Tarefas e exercícios ::
• a. Enumere todas as organizações e instituições que o texto sobre a avaliação da vacina russa identifica pelo nome.
• b. Prossiga o texto sobre a avaliação da vacina russa a partir do ponto em que termina.

Texto fornecido ::
━━━━━━━━━━━━━━━━━━━━
Uma das informações que mais preocupou o regulador foi o facto de as células onde os adenovírus são produzidos para o desenvolvimento da vacina permitirem a sua replicação. “Isso pode acarretar infeções em seres humanos, podendo causar danos e óbitos, especialmente em pessoas com baixa imunidade e problemas respiratórios, entre outros problemas de saúde”, lê-se no comunicado. Um efeito que, dizem ainda estes peritos, “foge dos padrões de qualidade” recomendados pela Organização Mundial da Saúde (OMS) e pelo Conselho Internacional para Harmonização de Requisitos Técnicos de Medicamentos para Uso Humano (International Council for Harmonisation of Technical Requirements for Pharmaceuticals for Human Use – ICH).

Também os estudos de caracterização da vacina, incluindo a análise de impurezas e de vírus contaminantes durante o processo de fabricação, foram considerados “inadequados”. E mais uma vez a falta de informação sobre quais os métodos de controlo de qualidade e o registo de testes de toxicidade reprodutiva — que permitem verificar se o produto pode ou não ser prejudicial às células reprodutivas.

O regulador chama também a atenção para a questão do desconhecimento de efeitos secundários da vacina a curto, médio e longo prazo.

Já a equipa da fiscalização, que chegou mesmo a ir à Rússia para uma missão de inspeção, debateu-se com a mesma falta de informações. No terreno, não obteve qualquer relatório técnico de aprovação do produto, não conseguiu identificar os fabricantes do produto farmacêutico biológico utilizado na produção da vacina russa, assim como as condições da sua produção. Mais, quando tentou aceder às instalações do Gamaleya, o instituto que está a desenvolver vacina na Rússia, e viu o acesso ser-lhe barrado.
━━━━━━━━━━━━━━━━━━━━
Informação registada ::
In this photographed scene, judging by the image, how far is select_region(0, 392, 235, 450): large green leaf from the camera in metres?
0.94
━━━━━━━━━━━━━━━━━━━━
Resultados das tarefas ::
• a. Organização Mundial da Saúde (OMS); Conselho Internacional para Harmonização de Requisitos Técnicos de Medicamentos para Uso Humano (ICH); Gamaleya.

• b.
Foram 14 os estados brasileiros que pediram a importação desta vacina: Acre, Alagoas, Amapá, Bahia, Ceará, Maranhão, Mato Grosso, Pará, Pernambuco, Piauí, Rio Grande do Norte, Rondônia, Sergipe e Tocantins, além dos municípios fluminenses de Maricá e Niterói.

À Globo, o relator da decisão, Alex Machado Campos, classificou a situação atual desta vacina como um “mar de incertezas” e diz que dados apurados apontam um cenário de riscos “impressionante”.

A Agência Europeia de Medicamentos (EMA) anunciou há dias que vai investigar os testes clínicos da vacina russa Sputnik V para perceber se respeitaram de facto os padrões científicos e éticos apropriados.

Covid-19. Agência Europeia do Medicamento vai investigar se ensaios da Sputnik V respeitaram padrões

No início do mês, o secretário de Estado para os Assuntos Europeus francês, Clément Beaune, afirmou que a vacina russa contra a Covid-19 Sputnik V não devia estar autorizada na UE antes do final de junho. Ainda assim ela é já usada em vários países.

Entre os 27 Estados-membros da União Europeia, apenas a Hungria, Eslováquia e República Checa decidiram até agora usar a vacina russa, optando por não esperar pela validação por parte da EMA. Mas há países na América Latina que já a administram.

O responsável pelo Fundo russo de investimento direto, Kirill Dmitriev, tem vindo a público defender a vacina e referiu que os reguladores dos 59 países já aprovaram o Sputnik V, depois de verificaram todos os dados com o rigor exigido.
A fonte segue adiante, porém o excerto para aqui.